Physical characteristics
- • location: at the confluence of the West Fork Murrieta Creek and North Fork Murrieta Creek, Riverside County
- • coordinates: 33°34′46″N 117°14′47″W﻿ / ﻿33.57944°N 117.24639°W
- • elevation: 1,173 ft (358 m)
- Mouth: Confluence with Temecula Creek, forming Santa Margarita River
- • location: 0.5 miles southeast of Temecula, Riverside County
- • coordinates: 33°28′28″N 117°08′30″W﻿ / ﻿33.47444°N 117.14167°W
- • elevation: 981 ft (299 m)

Basin features
- • left: West Fork Murrieta Creek or Bear Creek, Cole Creek, Miller Canyon Creek, Linda Rosa Creek
- • right: North Fork Murrieta Creek, Warm Springs Creek, Santa Gertrudis Creek, Waddel Wash, Empire Creek, Arroyo Santiago

= Murrieta Creek =

Murrieta Creek runs 13 mi southeasterly through southwestern Riverside County, California, United States, through the cities of Wildomar, Murrieta, and Temecula, ending 0.5 mi southeast of the city center of Temecula, where it has its confluence with Temecula Creek and forms the head of the Santa Margarita River.

==History==
The creek and town of Murrieta are not named for the bandit, Joaquin Murrieta, but for the pioneer sheep ranchers, Izaquel and Juan Murrieta, who purchased the Rancho Pauba and Rancho Temecula Mexican land grants.
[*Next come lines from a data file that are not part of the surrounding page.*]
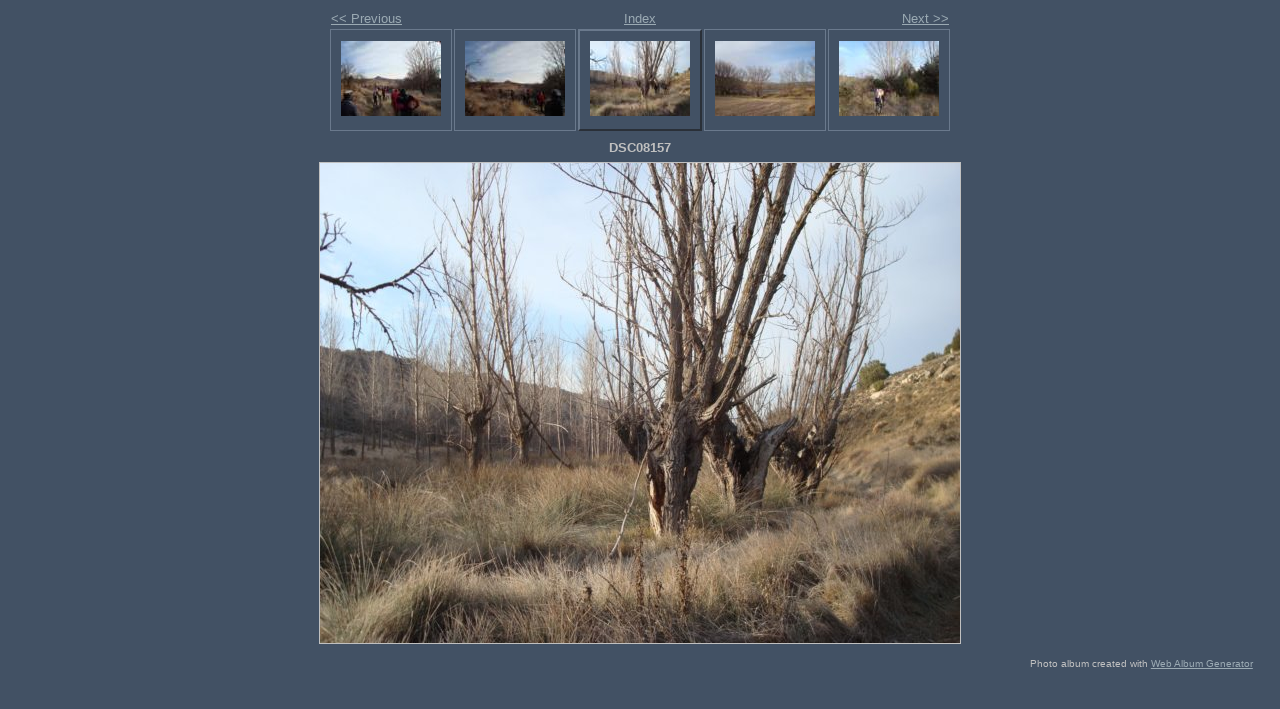

--- FILE ---
content_type: text/html
request_url: https://clubciclistaturolense.com/f_calamocha_2010/dsc08157.html
body_size: 1744
content:
<!DOCTYPE html PUBLIC "-//W3C//DTD XHTML 1.0 Strict//EN" "http://www.w3.org/TR/xhtml1/DTD/xhtml1-strict.dtd">
<html xmlns="http://www.w3.org/1999/xhtml" xml:lang="en">
<head>
   <title>DSC08157</title>
   <meta http-equiv="Content-Type" content="text/html; charset=utf-8" />
   <meta http-equiv="Generator" content="Web Album Generator 1.8.2; http://www.ornj.net/" />
   <link rel="prefetch" href="dsc08158.jpg" />
   <link rel="stylesheet" type="text/css" href="main.css" />
</head>
<body>

<div id="navigation">
	<table>
	<tr class="textnavigation">
		<td class="previous"><span class="previous"><a href="dsc08156.html" title="Previous Photograph">&lt;&lt; Previous</a></span></td>
		<td class="index" colspan="3"><span class="index"><a href="index2.html" title="Return to Index">Index</a></span></td>
		<td class="next"><span class="next"><a href="dsc08158.html" title="Next Photograph">Next &gt;&gt;</a></span></td>
	</tr>
	<tr>
		<td class="thumbcell"><a href="dsc08155.html"><img src="dsc08155_small.jpg" title="DSC08155" alt="dsc08155_small.jpg" /></a></td>
		<td class="thumbcell"><a href="dsc08156.html"><img src="dsc08156_small.jpg" title="DSC08156" alt="dsc08156_small.jpg" /></a></td>
		<td class="thumbcell selected"><img src="dsc08157_small.jpg" title="DSC08157" alt="dsc08157_small.jpg" /></td>
		<td class="thumbcell"><a href="dsc08158.html"><img src="dsc08158_small.jpg" title="DSC08158" alt="dsc08158_small.jpg" /></a></td>
		<td class="thumbcell"><a href="dsc08159.html"><img src="dsc08159_small.jpg" title="DSC08159" alt="dsc08159_small.jpg" /></a></td>
	</tr>
	</table>
</div>

   <h1 class="title">DSC08157</h1>
   <div id="photograph">
	<img src="dsc08157.jpg" title="DSC08157" alt="dsc08157.jpg" />
   </div>
   <p class="footnote">Photo album created with <a href="http://www.ornj.net/">Web Album Generator</a></p>
</body>
</html>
His brother returned to Spain, but Juan brought 100,000 sheep to the valley in 1873, using the meadows to feed his herd.

==Watershed and course==
Murrieta Creek drains over 220 sqmi. The creek has several minor tributaries, including flows from Lake Skinner whose outlet is Tucalota Creek below the reservoir, which then flows to Santa Gertrudis Creek, then Murrieta Creek. Warm Springs Creek is another tributary of Murrieta Creek with its source being in the Domenigoni Valley.